I think given this new information, it might be possible that this could be modified with a software hack, rather than a hardware hack. Soon I'll be able to mess with that a bit more and see what happens.
Simon:
thats true, if you can get it to make the viarac go to it's maximum value all the time it would be "open" to all frequencies.
rossmoffett:
I just verified that this does in fact disable the bandwidth limit option in the Ch2 (modified) menu.
So the next step is to take it apart again and check those vias to see what kind of signals they're giving. One of them should respond only to the bandwidth limit select, the other is likely the 50 MHz limit, and perhaps there's a way to bypass the other without cutting the trace.
Otherwise, fiddling with the software may be the only choice.
JimBeam:
--- Quote from: rossmoffett on March 11, 2010, 09:27:36 pm ---Respectfully, your circuit is missing some information. There are two vias - possibly both controls (maybe one for the selectable BW limit and one for 50 MHz limit?). R1 in your circuit is not going to ground, it meets a via and connects to a capacitor which goes to ground.
--- End quote ---
Ooops, you are right!

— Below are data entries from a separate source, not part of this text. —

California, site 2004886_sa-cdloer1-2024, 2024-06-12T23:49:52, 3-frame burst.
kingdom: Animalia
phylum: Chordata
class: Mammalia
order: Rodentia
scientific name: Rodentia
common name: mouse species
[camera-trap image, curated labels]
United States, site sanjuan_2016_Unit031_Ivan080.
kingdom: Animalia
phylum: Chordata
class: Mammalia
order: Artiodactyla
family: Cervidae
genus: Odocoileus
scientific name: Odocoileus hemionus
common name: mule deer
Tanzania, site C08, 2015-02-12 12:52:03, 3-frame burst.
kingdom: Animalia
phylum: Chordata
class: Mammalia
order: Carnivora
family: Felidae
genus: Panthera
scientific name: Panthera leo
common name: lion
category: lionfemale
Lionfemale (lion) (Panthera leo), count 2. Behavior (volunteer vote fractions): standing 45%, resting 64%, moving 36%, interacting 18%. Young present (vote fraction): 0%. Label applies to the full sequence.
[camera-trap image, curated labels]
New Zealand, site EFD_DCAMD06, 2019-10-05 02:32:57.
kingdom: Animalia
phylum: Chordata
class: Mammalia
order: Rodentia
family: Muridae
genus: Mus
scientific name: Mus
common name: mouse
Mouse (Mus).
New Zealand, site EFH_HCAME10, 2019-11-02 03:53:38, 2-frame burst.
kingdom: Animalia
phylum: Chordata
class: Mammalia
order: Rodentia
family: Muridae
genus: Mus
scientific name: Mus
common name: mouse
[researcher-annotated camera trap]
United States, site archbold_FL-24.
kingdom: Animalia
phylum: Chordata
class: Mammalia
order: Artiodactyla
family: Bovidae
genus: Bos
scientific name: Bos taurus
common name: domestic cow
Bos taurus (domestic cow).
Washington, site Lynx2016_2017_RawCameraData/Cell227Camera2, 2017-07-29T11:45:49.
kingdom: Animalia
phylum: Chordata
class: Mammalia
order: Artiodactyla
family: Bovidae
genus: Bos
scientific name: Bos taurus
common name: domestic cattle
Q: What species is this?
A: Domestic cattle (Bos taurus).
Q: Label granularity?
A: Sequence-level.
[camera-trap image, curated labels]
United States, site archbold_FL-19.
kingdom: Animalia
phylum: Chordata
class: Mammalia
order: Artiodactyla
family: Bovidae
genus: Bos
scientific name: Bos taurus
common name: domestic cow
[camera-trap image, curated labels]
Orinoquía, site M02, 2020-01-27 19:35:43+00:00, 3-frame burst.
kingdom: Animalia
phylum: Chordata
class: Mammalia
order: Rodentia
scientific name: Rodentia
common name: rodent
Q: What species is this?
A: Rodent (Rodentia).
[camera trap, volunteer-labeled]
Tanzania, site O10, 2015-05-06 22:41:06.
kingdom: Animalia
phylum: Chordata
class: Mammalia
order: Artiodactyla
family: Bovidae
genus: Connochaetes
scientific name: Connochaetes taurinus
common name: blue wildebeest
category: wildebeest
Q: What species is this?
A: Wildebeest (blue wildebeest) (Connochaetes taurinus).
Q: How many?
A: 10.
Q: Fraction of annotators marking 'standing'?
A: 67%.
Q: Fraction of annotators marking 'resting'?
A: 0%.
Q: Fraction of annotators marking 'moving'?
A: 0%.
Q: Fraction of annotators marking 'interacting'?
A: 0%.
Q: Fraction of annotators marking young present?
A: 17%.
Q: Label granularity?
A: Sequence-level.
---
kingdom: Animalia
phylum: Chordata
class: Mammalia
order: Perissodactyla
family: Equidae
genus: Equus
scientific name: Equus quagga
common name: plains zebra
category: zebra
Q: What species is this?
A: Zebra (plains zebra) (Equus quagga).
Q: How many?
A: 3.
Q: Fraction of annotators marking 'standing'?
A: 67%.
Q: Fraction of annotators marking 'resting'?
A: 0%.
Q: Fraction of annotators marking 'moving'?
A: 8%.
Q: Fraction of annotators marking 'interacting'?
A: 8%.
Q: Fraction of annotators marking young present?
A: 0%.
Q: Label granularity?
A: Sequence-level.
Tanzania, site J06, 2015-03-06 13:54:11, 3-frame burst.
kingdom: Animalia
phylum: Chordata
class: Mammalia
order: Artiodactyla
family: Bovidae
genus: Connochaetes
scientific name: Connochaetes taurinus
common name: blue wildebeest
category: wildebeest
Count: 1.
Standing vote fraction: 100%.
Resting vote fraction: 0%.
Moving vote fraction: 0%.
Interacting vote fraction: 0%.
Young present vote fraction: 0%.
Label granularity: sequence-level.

I did not measure this via - just estimating from the circuit that it was ground...
So we obviously have two control signals (circuit below), which could mean that this second signal indeed is causing the bandwidth "problem" - but before I take any further assumptions, I'm going to take some live measurements on my scope this evening. ;-)
--- Quote from: Simon on March 11, 2010, 07:54:20 pm ---so are you saying that if the variac diode is shorted all filtered limits are removed so the scope will be open to all frequencies ?
--- End quote ---
Not exactly for all frequencies, but at least to the limit the amplifier poses - and not if shorted, but if the diode would be removed. (The caps and resistors still present lowpass filters on both pin8 and 9, but this should be neglectible).